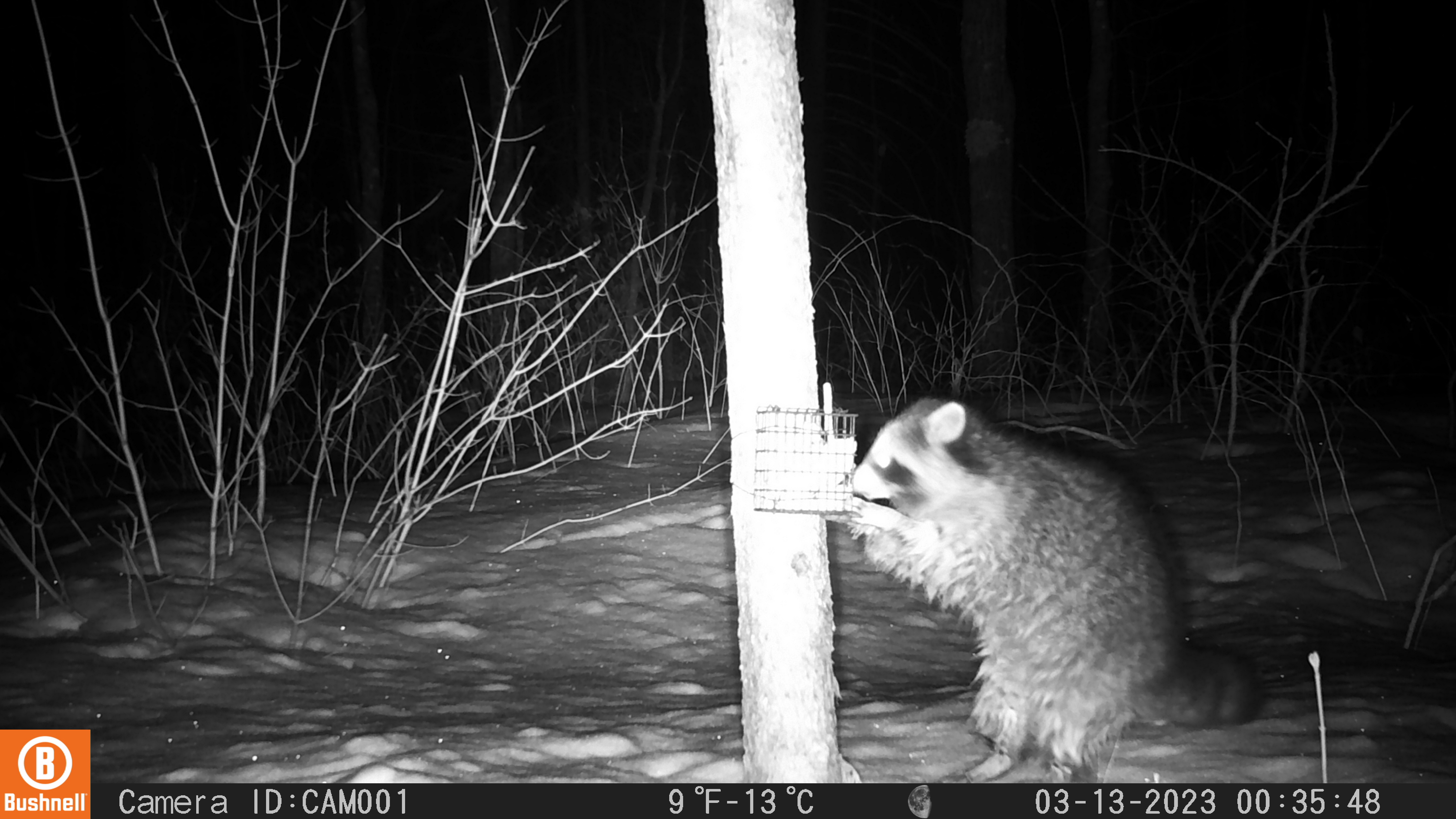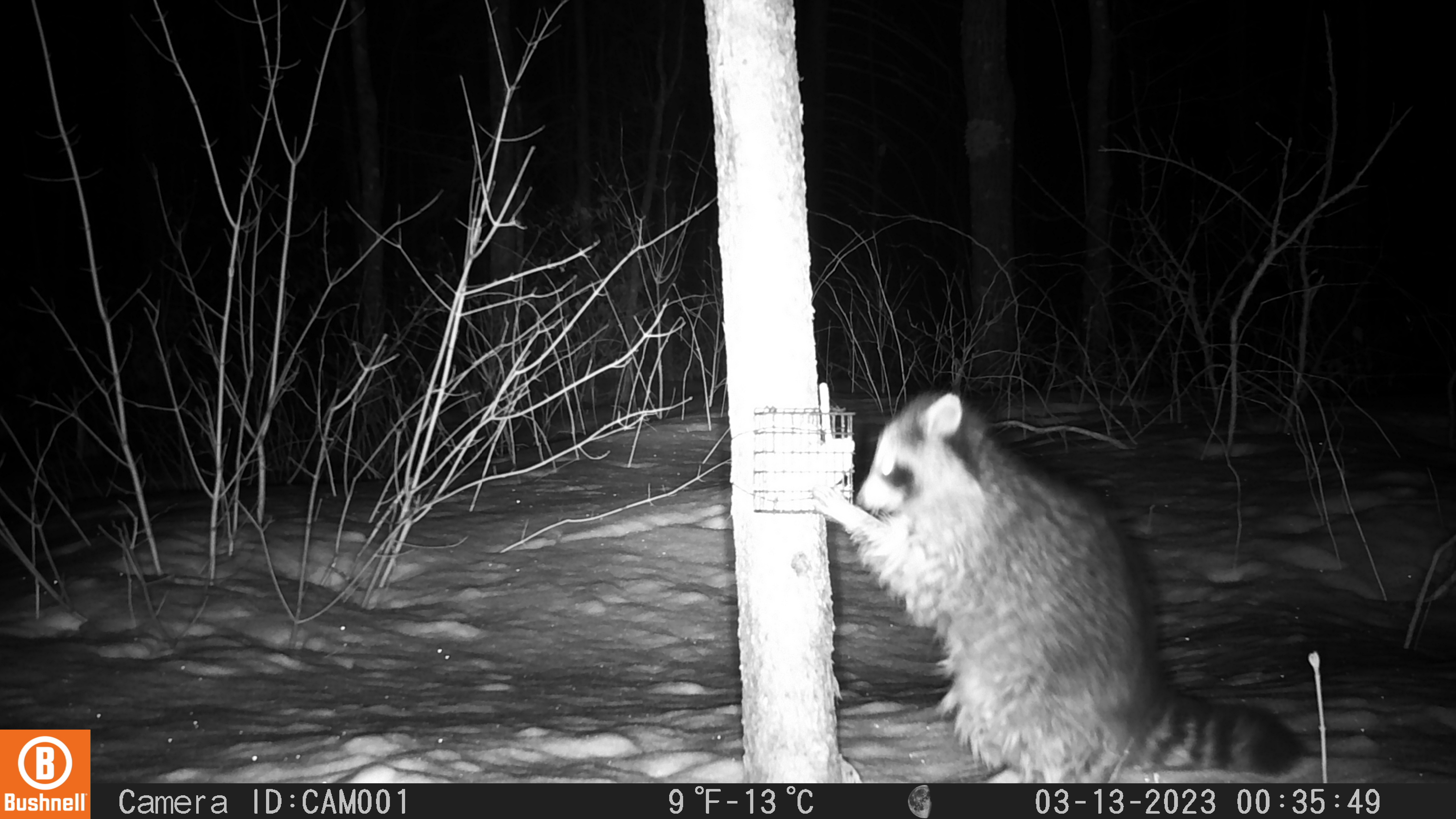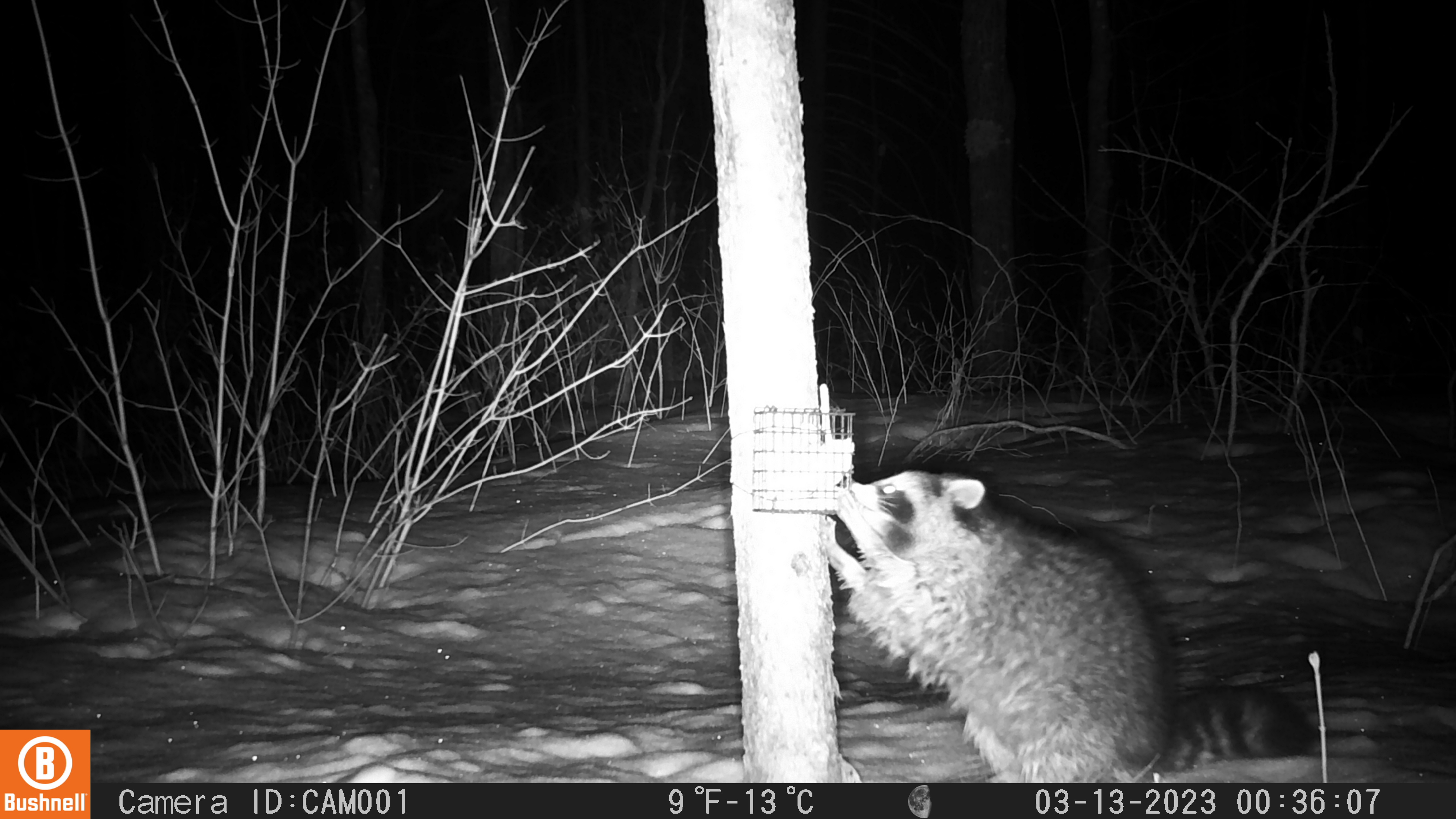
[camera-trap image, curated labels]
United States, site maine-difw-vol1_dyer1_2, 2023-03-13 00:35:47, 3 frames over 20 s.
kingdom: Animalia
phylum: Chordata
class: Mammalia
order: Carnivora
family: Procyonidae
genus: Procyon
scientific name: Procyon lotor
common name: raccoon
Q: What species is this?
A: Raccoon (Procyon lotor).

WORK REQUIRED:
Every line in the data above needs to be given again exactly, pictures aside.

WRITTEN REPLY:
[camera-trap image, curated labels]
United States, site maine-difw-vol1_dyer1_2, 2023-03-13 00:35:47, 3 frames over 20 s.
kingdom: Animalia
phylum: Chordata
class: Mammalia
order: Carnivora
family: Procyonidae
genus: Procyon
scientific name: Procyon lotor
common name: raccoon
Q: What species is this?
A: Raccoon (Procyon lotor).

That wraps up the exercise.